• WHAT YOU WILL DO: An image-free, exact copy of the records below is required.

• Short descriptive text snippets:
* * * * * * * * *

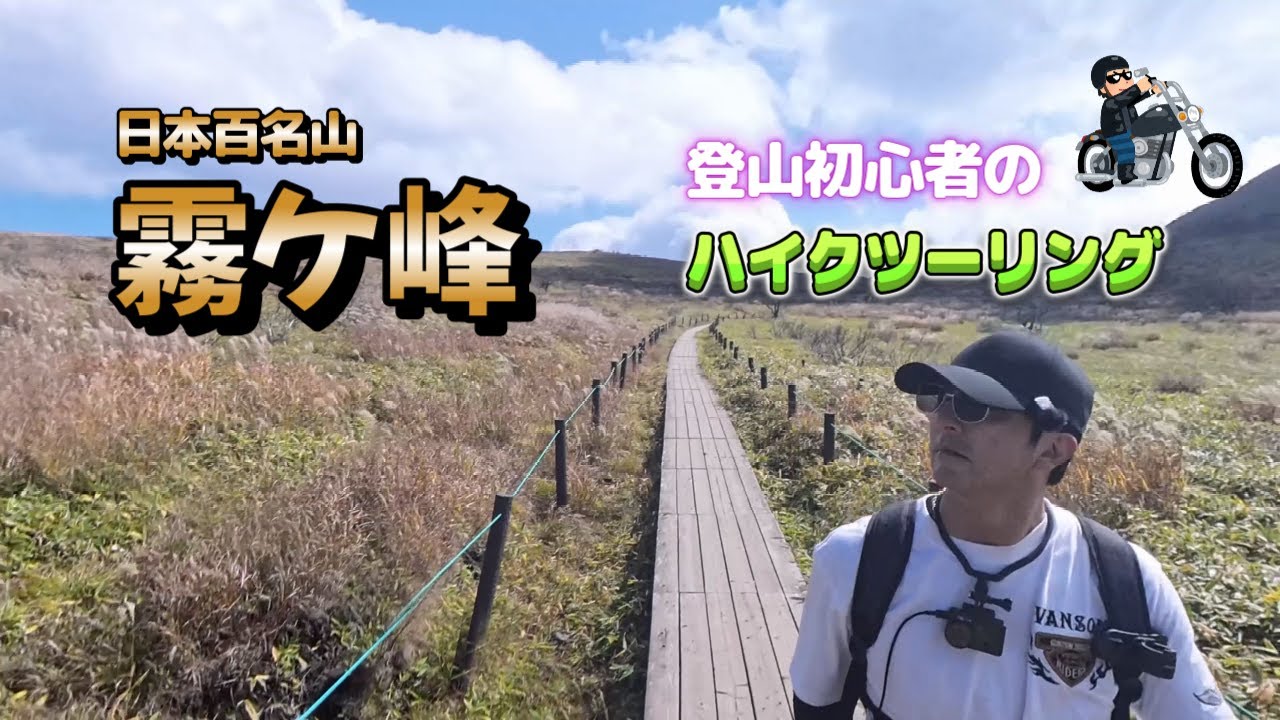 【モトブログ】#50 登山ツーリング 2025.10.12 「ビーナスライン」「霧ケ峰」
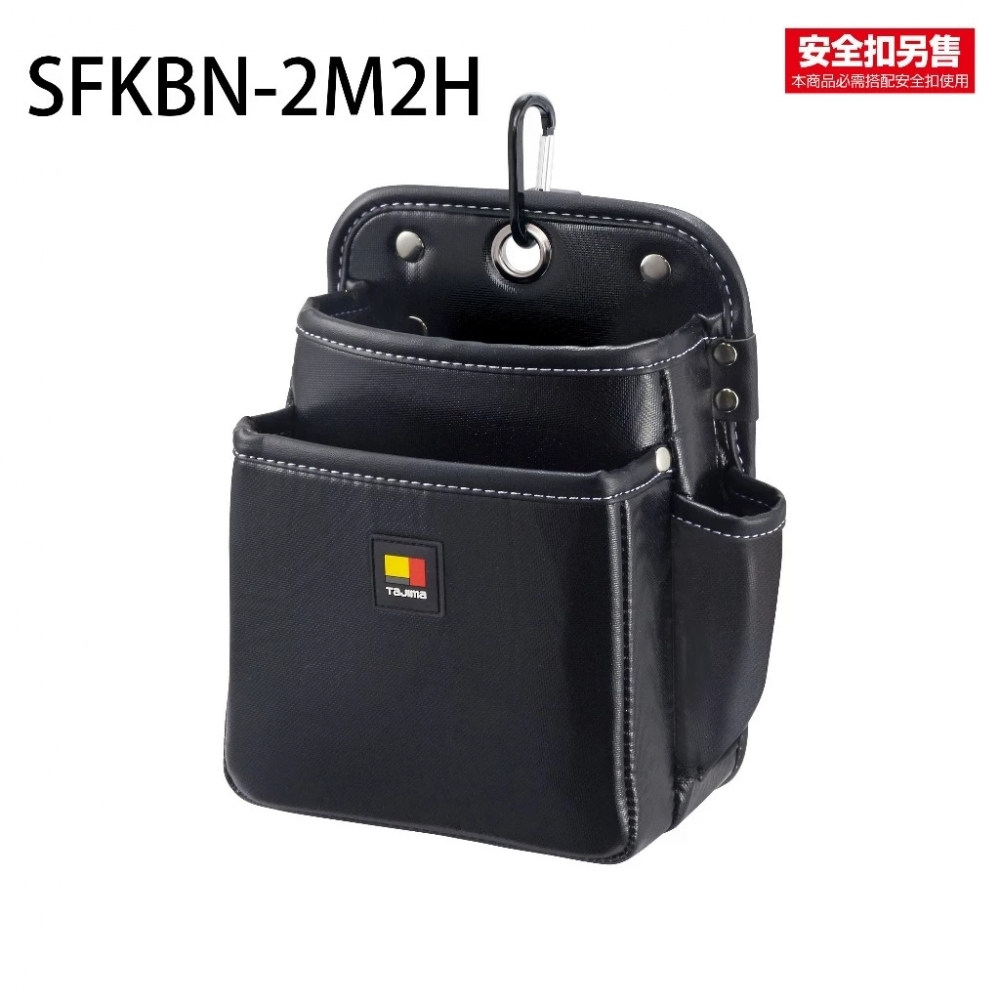 (中 2層)【飆破盤】日本 TAJIMA 田島 SFKBN-2S2H SFKBN-2M2H SFKBN-3L2H 雙快扣式腰袋 腰包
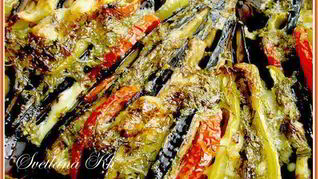 Веер из баклажанов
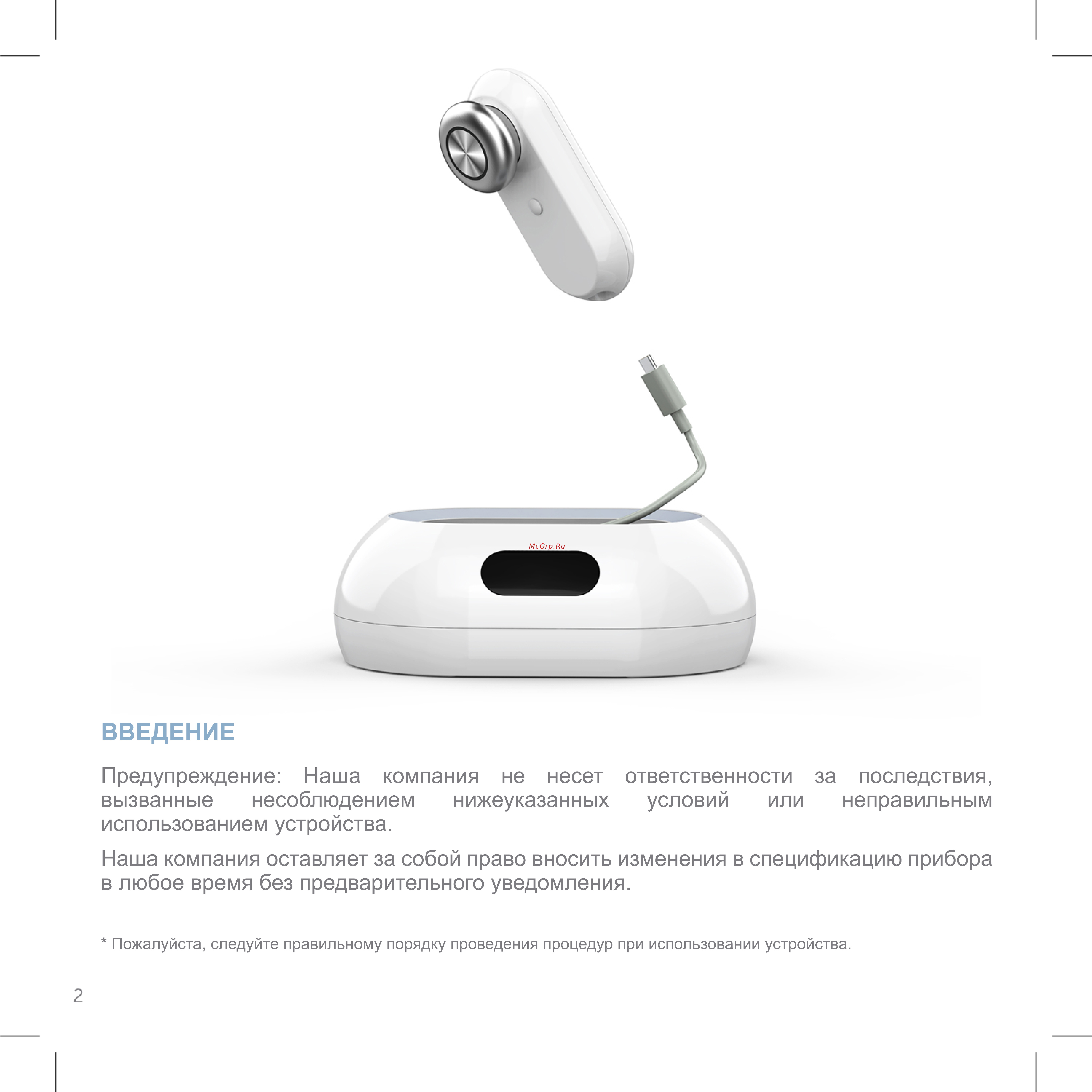 Iluminage Youth Activator Pro [6/32] Введение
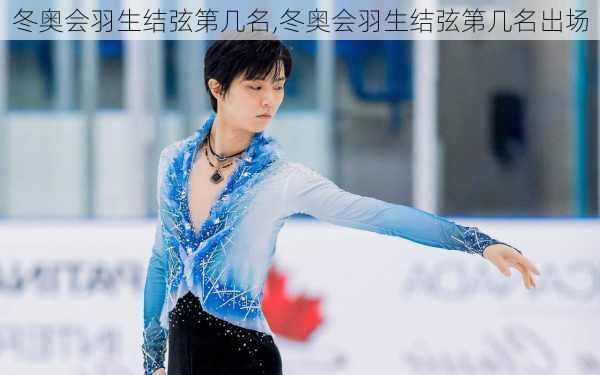 冬奥会羽生结弦第几名,冬奥会羽生结弦第几名出场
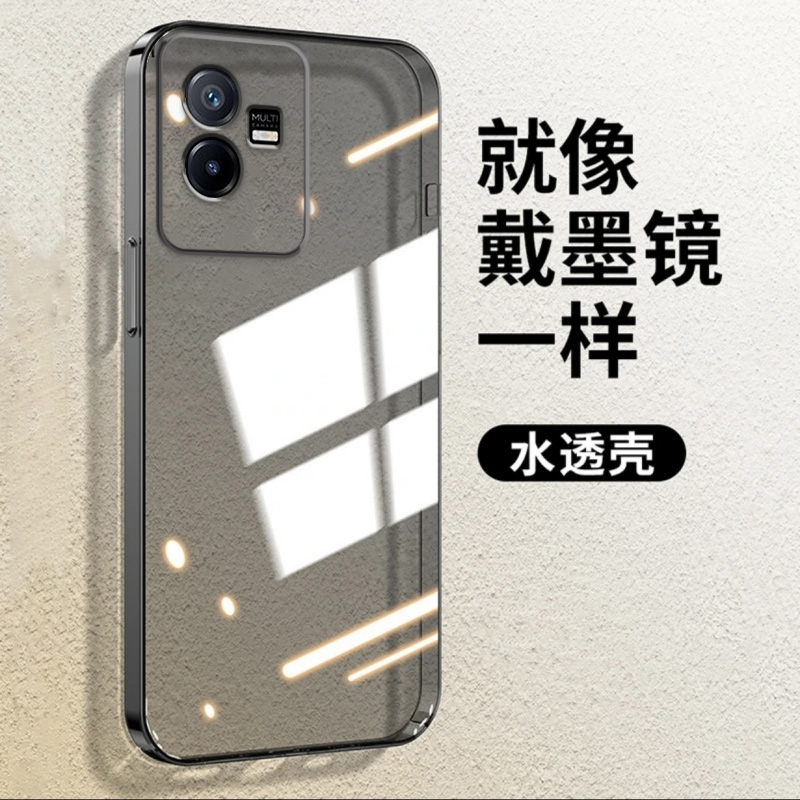 冠客适用VIVO T2X 5G直边相框手机壳iqooz6x维沃v2199ga新y73t/y56硅胶保护套超薄软边透明四角加厚防摔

* * * * * * * * *

• RESPONSE AREA:
 【モトブログ】#50 登山ツーリング 2025.10.12 「ビーナスライン」「霧ケ峰」
 (中 2層)【飆破盤】日本 TAJIMA 田島 SFKBN-2S2H SFKBN-2M2H SFKBN-3L2H 雙快扣式腰袋 腰包
 Веер из баклажанов
 Iluminage Youth Activator Pro [6/32] Введение
 冬奥会羽生结弦第几名,冬奥会羽生结弦第几名出场
 冠客适用VIVO T2X 5G直边相框手机壳iqooz6x维沃v2199ga新y73t/y56硅胶保护套超薄软边透明四角加厚防摔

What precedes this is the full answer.